### What you will do
In the data that follows, determine how many lines contain the word "identity", and give only that number.

─── Raw data

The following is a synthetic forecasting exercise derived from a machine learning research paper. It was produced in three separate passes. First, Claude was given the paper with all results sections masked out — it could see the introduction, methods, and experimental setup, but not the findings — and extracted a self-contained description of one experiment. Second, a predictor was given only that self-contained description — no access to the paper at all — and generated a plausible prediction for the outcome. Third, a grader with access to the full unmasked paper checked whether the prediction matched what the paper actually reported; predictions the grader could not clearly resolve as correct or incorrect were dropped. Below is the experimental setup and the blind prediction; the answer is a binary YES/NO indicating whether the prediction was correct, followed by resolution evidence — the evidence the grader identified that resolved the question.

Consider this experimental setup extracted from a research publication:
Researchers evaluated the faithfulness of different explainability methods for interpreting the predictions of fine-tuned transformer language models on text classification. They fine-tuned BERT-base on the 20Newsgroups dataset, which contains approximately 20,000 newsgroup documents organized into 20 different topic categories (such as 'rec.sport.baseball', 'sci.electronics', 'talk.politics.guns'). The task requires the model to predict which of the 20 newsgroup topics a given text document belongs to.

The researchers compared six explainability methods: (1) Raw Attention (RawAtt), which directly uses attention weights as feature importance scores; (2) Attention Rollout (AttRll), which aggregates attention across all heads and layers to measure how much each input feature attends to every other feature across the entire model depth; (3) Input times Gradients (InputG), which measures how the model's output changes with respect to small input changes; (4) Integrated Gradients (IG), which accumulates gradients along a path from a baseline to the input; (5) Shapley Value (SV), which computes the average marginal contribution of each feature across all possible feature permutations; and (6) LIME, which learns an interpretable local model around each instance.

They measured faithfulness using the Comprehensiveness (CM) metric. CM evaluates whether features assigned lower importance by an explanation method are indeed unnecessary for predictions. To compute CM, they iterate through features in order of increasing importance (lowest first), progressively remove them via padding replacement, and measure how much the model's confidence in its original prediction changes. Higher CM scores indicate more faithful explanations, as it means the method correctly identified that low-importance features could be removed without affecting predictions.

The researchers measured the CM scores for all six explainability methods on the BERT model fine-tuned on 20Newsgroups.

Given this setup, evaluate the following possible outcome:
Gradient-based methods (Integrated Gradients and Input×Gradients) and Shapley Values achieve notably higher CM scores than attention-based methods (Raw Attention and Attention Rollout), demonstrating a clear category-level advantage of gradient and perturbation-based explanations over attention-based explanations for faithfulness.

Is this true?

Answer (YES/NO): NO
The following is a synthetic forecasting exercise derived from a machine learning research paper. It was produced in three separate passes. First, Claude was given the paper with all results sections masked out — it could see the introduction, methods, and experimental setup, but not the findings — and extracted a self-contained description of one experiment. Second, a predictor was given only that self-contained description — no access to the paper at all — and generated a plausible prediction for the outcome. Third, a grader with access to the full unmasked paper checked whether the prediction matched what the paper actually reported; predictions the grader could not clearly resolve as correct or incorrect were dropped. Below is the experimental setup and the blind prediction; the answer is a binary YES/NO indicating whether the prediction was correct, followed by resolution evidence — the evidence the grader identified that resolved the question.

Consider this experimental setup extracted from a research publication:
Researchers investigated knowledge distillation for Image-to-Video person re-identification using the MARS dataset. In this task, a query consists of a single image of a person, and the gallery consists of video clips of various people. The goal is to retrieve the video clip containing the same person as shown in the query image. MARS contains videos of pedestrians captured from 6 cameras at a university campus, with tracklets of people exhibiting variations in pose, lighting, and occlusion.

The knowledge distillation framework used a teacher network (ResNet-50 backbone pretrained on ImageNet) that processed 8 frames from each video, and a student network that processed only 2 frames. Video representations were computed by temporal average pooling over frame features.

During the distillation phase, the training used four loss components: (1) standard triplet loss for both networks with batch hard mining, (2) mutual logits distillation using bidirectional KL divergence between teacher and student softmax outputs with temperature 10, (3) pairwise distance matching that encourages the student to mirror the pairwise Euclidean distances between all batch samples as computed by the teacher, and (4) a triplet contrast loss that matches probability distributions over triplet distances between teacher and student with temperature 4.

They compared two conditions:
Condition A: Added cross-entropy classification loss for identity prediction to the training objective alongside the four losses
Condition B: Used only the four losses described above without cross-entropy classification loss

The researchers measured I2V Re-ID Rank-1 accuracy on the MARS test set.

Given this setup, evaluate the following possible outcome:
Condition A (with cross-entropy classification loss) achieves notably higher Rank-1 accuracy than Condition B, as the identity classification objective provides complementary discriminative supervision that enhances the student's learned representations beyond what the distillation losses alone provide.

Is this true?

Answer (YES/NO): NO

──────

### Answer for this exercise
2